#### [Problem statement]
Nothing past the line containing "scientific name: Varanus varius" belongs in the output. Copy exactly every line of the data below from the first up to and including it.

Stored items
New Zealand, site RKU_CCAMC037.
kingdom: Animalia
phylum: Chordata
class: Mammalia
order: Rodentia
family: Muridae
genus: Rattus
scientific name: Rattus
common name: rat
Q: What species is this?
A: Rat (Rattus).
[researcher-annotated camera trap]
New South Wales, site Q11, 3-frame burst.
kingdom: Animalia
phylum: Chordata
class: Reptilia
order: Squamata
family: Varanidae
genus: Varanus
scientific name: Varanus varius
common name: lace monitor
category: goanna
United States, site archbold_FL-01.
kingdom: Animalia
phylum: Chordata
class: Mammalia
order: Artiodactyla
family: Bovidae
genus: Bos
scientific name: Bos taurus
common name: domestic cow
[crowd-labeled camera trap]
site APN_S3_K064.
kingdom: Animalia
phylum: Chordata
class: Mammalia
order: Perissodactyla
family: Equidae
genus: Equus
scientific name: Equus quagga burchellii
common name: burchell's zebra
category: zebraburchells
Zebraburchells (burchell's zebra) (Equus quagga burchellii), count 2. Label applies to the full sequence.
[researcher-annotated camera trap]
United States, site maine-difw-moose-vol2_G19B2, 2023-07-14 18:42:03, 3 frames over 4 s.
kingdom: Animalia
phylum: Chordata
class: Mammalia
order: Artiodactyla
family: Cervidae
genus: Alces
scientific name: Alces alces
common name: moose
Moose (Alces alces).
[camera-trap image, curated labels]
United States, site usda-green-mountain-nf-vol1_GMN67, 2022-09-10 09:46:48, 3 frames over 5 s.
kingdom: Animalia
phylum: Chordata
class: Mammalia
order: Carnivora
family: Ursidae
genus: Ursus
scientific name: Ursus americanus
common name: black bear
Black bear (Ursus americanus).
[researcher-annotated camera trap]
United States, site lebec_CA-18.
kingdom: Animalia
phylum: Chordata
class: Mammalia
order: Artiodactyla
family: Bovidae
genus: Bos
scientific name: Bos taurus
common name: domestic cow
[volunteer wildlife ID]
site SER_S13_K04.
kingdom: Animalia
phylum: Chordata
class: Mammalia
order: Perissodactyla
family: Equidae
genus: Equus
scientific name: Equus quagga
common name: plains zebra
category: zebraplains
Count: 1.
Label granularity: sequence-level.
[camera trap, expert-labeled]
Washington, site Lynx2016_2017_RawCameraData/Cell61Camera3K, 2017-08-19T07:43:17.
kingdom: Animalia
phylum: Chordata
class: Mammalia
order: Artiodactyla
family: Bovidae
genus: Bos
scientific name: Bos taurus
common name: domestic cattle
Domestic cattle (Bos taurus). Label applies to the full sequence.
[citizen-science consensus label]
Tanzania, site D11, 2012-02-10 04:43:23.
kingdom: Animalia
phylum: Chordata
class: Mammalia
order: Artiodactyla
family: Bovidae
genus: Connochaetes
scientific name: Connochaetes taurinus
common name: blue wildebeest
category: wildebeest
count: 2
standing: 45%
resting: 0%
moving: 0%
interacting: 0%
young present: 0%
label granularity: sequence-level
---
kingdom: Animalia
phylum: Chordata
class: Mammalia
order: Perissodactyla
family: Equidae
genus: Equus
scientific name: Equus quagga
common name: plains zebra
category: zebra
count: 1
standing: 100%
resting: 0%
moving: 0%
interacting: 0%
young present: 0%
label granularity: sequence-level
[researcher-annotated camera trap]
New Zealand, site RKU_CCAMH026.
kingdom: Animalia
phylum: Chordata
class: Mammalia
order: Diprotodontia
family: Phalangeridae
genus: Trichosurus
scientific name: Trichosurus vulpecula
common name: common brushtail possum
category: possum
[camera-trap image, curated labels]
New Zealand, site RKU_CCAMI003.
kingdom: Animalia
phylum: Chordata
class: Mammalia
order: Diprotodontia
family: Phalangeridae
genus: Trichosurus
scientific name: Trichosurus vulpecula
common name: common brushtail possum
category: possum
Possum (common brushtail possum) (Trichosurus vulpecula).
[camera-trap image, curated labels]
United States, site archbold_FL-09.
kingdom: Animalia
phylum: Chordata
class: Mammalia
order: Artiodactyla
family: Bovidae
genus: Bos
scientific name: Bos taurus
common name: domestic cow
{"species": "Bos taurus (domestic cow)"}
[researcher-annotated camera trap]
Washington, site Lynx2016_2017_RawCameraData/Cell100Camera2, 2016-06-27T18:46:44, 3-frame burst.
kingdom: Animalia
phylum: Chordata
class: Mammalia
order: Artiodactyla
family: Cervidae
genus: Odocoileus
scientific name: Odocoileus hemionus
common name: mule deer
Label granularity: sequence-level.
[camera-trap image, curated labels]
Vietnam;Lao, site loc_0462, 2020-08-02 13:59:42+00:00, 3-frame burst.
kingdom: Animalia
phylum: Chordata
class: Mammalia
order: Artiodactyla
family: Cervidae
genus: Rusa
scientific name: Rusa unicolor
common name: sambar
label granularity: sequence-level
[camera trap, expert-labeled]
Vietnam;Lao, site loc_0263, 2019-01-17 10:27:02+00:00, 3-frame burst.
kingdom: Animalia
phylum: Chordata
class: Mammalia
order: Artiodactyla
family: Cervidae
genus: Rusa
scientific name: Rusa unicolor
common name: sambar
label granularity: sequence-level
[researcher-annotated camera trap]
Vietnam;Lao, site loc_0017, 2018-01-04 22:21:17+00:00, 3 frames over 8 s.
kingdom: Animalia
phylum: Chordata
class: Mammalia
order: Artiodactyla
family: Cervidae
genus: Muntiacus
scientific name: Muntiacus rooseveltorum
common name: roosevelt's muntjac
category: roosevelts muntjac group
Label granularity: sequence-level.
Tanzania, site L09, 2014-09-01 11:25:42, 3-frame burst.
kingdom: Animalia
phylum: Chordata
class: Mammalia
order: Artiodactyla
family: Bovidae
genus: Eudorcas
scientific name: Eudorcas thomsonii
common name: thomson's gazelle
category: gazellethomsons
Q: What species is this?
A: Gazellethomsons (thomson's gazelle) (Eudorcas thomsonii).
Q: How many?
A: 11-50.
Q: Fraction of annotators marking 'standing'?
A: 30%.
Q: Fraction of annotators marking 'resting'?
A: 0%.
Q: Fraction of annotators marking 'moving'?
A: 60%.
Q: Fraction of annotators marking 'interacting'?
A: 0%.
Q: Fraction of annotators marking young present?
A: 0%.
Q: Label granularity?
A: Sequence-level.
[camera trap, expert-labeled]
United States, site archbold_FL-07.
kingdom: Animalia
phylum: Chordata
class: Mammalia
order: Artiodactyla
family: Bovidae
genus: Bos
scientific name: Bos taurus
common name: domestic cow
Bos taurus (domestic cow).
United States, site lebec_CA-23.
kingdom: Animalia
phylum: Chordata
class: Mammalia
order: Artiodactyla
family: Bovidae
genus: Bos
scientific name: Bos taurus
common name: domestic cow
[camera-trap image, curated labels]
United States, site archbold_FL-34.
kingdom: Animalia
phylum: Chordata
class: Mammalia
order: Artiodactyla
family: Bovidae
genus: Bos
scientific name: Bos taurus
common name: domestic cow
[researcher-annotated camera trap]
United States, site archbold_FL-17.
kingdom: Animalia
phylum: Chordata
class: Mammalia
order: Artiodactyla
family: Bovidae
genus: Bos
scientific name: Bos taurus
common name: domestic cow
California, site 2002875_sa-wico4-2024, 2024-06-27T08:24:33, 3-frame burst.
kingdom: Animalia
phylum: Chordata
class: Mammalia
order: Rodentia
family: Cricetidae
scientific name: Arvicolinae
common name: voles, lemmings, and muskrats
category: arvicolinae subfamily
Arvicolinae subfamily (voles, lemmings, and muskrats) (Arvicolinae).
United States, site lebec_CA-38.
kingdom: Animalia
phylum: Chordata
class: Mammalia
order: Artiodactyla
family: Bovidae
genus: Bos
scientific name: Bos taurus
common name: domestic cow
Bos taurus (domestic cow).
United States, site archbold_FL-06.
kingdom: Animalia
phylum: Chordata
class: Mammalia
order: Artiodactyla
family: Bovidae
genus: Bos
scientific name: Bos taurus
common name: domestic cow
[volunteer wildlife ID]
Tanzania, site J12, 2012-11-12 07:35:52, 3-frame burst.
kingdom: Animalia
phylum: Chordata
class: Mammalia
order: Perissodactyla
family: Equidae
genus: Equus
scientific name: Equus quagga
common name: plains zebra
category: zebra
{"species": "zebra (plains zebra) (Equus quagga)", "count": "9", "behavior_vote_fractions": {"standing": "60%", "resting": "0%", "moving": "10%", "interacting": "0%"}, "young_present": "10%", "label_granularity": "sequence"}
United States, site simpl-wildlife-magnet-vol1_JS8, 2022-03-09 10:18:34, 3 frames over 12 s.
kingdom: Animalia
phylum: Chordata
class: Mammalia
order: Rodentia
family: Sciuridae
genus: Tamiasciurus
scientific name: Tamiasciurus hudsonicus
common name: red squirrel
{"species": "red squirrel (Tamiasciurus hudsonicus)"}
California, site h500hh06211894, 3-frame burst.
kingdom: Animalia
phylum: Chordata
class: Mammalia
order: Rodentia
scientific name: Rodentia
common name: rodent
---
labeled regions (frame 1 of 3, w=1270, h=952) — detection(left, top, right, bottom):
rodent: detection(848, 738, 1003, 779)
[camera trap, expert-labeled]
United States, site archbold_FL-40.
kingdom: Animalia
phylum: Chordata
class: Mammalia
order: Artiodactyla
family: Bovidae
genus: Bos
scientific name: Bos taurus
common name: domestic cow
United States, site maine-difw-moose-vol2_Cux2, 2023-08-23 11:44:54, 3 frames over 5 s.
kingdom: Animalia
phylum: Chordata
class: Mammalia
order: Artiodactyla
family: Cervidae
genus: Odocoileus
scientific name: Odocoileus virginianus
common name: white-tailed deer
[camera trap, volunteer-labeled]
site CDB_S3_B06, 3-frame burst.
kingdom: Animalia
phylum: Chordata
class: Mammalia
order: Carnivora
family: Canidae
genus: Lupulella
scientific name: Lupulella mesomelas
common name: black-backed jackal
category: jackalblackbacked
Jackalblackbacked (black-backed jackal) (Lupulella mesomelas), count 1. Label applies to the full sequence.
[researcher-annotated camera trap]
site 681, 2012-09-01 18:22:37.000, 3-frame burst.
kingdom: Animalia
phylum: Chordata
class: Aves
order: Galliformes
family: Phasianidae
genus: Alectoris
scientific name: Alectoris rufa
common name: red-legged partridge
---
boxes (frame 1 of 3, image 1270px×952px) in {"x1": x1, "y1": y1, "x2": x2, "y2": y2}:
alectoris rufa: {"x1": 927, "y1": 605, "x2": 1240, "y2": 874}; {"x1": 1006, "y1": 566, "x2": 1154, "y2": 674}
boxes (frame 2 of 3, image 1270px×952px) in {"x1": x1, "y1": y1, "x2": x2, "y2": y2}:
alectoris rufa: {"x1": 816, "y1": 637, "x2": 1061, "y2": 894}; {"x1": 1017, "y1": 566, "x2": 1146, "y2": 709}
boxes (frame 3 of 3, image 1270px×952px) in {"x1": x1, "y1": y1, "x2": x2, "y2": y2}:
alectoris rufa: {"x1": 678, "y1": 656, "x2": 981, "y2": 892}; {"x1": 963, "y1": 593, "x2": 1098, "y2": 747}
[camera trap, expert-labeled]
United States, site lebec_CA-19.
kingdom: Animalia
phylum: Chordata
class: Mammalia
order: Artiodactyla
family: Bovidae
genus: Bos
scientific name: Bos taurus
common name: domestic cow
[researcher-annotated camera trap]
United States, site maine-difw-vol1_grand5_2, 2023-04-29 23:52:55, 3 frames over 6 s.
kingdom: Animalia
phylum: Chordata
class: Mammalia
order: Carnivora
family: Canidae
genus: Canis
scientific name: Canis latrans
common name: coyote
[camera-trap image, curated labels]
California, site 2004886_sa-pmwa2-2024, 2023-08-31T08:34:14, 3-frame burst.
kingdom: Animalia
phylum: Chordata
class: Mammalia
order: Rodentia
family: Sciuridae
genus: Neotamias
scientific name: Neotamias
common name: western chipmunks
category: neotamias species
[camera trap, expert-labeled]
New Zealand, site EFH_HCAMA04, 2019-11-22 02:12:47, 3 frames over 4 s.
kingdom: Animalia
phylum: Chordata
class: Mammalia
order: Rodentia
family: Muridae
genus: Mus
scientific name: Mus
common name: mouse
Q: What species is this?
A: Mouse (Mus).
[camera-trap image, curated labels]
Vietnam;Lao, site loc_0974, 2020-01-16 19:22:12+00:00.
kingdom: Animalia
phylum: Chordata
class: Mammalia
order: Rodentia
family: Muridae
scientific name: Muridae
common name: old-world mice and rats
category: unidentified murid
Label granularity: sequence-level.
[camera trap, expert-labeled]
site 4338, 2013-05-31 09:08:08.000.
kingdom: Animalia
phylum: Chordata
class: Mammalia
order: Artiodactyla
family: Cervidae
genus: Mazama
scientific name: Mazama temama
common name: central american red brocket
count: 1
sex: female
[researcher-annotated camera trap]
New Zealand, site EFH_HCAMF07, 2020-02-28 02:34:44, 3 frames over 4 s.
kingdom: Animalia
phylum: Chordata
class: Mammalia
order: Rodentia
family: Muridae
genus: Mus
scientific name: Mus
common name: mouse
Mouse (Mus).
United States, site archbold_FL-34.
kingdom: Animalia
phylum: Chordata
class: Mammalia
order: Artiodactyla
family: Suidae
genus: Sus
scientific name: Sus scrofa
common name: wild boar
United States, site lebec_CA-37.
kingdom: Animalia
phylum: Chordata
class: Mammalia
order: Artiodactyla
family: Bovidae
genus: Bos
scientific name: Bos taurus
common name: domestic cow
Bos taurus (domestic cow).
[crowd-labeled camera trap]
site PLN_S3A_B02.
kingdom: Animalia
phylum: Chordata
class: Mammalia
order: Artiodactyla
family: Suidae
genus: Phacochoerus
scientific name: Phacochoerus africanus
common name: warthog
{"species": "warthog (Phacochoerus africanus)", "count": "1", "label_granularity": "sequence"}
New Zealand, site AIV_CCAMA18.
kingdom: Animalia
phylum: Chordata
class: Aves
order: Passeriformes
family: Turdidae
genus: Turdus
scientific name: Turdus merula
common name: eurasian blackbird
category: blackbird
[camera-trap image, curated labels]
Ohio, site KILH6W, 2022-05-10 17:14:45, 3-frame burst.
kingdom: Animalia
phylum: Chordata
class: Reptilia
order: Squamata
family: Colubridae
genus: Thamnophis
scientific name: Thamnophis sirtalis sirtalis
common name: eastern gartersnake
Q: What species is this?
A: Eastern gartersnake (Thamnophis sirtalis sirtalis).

#### [Written response]
New Zealand, site RKU_CCAMC037.
kingdom: Animalia
phylum: Chordata
class: Mammalia
order: Rodentia
family: Muridae
genus: Rattus
scientific name: Rattus
common name: rat
Q: What species is this?
A: Rat (Rattus).
[researcher-annotated camera trap]
New South Wales, site Q11, 3-frame burst.
kingdom: Animalia
phylum: Chordata
class: Reptilia
order: Squamata
family: Varanidae
genus: Varanus
scientific name: Varanus varius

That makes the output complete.